* [Passage]:
---*---

Weekly Health Update Week of: Monday, September 21st, 2015

“In the end you should always do the right thing even if it’s hard.”
~ Nicholas Sparks

Mental Attitude: Childhood Trauma Can Worsen Bipolar Disorder Symptoms.
Researchers from the Icahn School of Medicine at Mount Sinai in New York City report the presence of childhood trauma – including emotional, physical, and sexual abuse, and emotional and physical neglect – has been associated with a more severe clinical presentation among patients with bipolar disease.
Psychiatry Research, August 2015

Health Alert: Septic Tanks May Allow Human Waste into Nearby Waterways.

---*---

* [Records supplied]:
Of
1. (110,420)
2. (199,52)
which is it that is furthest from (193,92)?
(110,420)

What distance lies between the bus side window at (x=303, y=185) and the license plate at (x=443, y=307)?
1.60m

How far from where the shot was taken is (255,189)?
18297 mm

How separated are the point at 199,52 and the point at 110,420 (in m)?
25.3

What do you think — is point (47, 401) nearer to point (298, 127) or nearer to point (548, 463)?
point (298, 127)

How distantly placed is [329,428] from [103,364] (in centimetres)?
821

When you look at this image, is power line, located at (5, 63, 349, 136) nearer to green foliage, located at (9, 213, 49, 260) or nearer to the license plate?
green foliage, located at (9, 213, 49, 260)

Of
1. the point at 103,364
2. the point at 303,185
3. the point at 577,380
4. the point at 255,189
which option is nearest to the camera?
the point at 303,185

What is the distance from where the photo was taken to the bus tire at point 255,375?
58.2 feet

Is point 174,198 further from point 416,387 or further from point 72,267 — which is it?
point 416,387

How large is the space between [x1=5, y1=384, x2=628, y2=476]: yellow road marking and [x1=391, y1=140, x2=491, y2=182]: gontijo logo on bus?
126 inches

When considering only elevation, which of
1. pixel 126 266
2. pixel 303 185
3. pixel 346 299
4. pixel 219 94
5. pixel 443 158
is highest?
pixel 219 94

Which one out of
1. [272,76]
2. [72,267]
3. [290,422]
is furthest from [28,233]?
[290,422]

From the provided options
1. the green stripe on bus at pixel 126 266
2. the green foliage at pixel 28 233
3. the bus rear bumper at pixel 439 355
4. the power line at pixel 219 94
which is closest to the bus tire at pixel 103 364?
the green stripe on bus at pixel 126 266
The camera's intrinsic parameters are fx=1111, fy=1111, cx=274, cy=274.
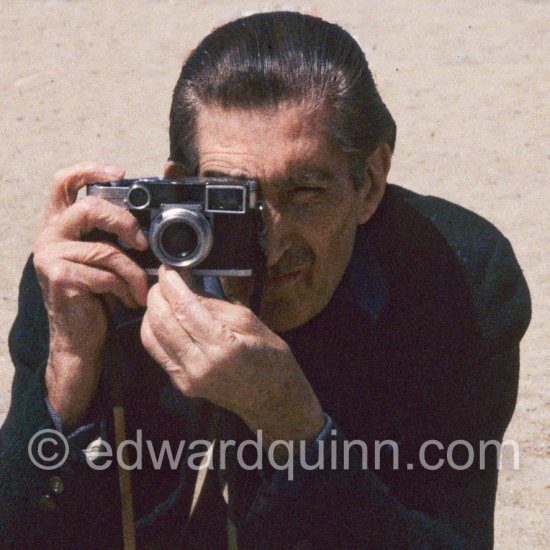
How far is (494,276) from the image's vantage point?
2.22 meters

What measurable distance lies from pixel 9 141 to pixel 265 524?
3591 mm

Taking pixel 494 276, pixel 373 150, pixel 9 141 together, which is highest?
pixel 373 150

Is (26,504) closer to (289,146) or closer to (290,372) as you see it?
(290,372)

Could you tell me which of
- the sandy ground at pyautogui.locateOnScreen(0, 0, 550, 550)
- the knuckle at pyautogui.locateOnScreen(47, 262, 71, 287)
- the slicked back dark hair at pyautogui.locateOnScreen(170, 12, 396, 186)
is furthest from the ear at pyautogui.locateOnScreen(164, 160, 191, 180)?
the sandy ground at pyautogui.locateOnScreen(0, 0, 550, 550)

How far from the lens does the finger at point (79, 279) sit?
182 centimetres

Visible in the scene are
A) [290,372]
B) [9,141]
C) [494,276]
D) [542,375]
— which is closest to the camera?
[290,372]

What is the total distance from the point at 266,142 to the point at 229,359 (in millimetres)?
444

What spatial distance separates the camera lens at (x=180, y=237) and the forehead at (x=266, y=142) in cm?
17

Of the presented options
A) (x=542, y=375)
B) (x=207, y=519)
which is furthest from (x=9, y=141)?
(x=207, y=519)

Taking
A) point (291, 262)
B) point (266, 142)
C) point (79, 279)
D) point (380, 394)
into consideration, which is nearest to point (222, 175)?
point (266, 142)

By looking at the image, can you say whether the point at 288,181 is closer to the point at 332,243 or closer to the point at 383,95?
the point at 332,243

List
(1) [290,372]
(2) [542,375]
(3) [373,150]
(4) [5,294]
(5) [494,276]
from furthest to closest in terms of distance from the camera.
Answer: (4) [5,294]
(2) [542,375]
(5) [494,276]
(3) [373,150]
(1) [290,372]

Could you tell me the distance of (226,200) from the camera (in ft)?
5.81

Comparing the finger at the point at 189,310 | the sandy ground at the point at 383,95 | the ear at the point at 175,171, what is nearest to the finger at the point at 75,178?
the ear at the point at 175,171
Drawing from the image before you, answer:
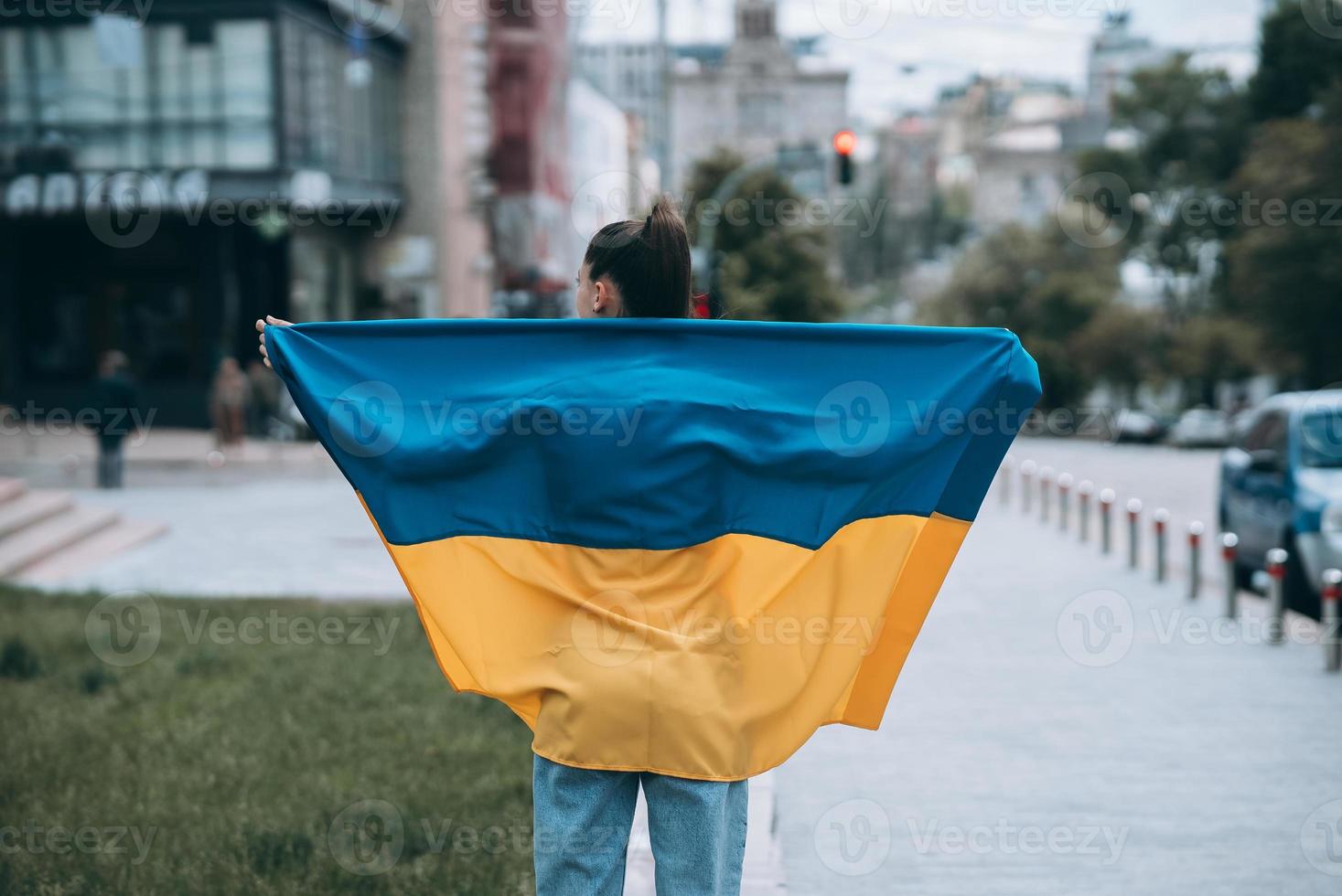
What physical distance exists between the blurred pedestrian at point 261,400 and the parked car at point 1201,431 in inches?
1286

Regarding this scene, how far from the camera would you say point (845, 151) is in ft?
79.9

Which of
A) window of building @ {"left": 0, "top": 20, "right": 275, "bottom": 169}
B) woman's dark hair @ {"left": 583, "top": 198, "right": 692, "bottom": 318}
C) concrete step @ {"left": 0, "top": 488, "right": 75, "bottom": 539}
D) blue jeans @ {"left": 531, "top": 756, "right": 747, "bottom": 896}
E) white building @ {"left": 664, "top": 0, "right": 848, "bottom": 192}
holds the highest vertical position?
white building @ {"left": 664, "top": 0, "right": 848, "bottom": 192}

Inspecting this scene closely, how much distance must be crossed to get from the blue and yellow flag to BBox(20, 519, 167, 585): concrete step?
1024cm

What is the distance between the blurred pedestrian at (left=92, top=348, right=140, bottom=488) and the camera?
809 inches

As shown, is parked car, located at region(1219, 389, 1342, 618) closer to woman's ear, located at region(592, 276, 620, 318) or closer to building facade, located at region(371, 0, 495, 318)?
woman's ear, located at region(592, 276, 620, 318)

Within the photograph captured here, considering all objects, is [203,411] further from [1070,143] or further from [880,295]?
[880,295]

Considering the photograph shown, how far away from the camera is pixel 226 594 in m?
11.7

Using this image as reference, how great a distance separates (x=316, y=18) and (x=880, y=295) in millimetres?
104454

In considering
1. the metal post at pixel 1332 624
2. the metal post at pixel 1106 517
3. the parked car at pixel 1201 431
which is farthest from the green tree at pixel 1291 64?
the metal post at pixel 1332 624

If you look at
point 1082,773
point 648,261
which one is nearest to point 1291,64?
point 1082,773

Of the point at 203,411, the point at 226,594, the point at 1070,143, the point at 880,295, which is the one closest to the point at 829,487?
the point at 226,594

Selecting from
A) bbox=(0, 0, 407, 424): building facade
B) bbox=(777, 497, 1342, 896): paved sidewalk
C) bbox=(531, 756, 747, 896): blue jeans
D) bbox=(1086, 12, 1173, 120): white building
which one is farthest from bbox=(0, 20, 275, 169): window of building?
bbox=(1086, 12, 1173, 120): white building
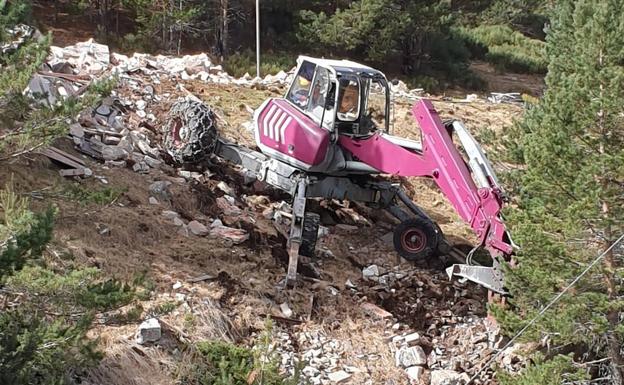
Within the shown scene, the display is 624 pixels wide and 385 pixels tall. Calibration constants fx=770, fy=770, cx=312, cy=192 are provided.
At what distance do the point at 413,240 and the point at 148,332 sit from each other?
3858mm

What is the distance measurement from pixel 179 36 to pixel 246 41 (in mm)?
3728

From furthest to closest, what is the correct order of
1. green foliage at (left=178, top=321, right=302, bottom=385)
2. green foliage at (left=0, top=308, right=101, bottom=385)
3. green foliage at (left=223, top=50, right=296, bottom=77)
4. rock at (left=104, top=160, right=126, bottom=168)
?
green foliage at (left=223, top=50, right=296, bottom=77)
rock at (left=104, top=160, right=126, bottom=168)
green foliage at (left=178, top=321, right=302, bottom=385)
green foliage at (left=0, top=308, right=101, bottom=385)

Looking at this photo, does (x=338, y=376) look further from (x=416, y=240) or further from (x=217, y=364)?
(x=416, y=240)

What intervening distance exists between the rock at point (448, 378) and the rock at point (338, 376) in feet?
3.04

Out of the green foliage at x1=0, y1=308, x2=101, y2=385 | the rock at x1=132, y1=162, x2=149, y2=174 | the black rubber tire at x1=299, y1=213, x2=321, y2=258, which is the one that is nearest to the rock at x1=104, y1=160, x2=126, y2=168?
the rock at x1=132, y1=162, x2=149, y2=174

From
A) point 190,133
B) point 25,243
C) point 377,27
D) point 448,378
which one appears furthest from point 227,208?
point 377,27

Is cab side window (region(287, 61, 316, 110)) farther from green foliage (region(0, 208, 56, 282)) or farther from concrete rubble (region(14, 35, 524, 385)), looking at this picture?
green foliage (region(0, 208, 56, 282))

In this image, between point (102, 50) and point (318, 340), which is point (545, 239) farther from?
point (102, 50)

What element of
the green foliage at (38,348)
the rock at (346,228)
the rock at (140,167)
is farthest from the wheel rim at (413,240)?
the green foliage at (38,348)

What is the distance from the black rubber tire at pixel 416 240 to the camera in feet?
32.0

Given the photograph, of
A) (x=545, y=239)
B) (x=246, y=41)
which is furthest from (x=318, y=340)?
(x=246, y=41)

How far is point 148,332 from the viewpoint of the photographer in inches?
293

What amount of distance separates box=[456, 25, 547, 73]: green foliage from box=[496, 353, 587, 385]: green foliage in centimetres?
2621

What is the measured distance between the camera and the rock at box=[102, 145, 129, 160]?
10.8 metres
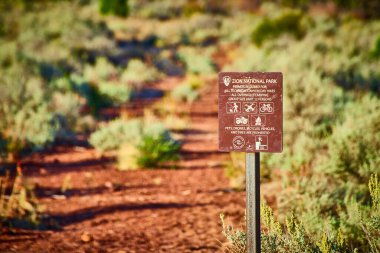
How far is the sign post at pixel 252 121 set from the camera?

---*---

* [What you will do]:
a. For the health update, decide whether each statement agrees with it: (i) the researchers are from a medical school in New York City; (ii) the childhood trauma studied includes neglect as well as abuse; (iii) the study appeared in Psychiatry Research in September 2015. Answer yes or no for each and quote the deciding words.
b. Repeat the part of the health update that opens with the words containing "Researchers from the" and closes with "into Nearby Waterways.".

* [Task results]:
a.
(i) Yes: "Researchers from the Icahn School of Medicine at Mount Sinai in New York City"
(ii) Yes: "including emotional, physical, and sexual abuse, and emotional and physical neglect"
(iii) No: "Psychiatry Research, August 2015"

b.
Researchers from the Icahn School of Medicine at Mount Sinai in New York City report the presence of childhood trauma – including emotional, physical, and sexual abuse, and emotional and physical neglect – has been associated with a more severe clinical presentation among patients with bipolar disease.
Psychiatry Research, August 2015

Health Alert: Septic Tanks May Allow Human Waste into Nearby Waterways.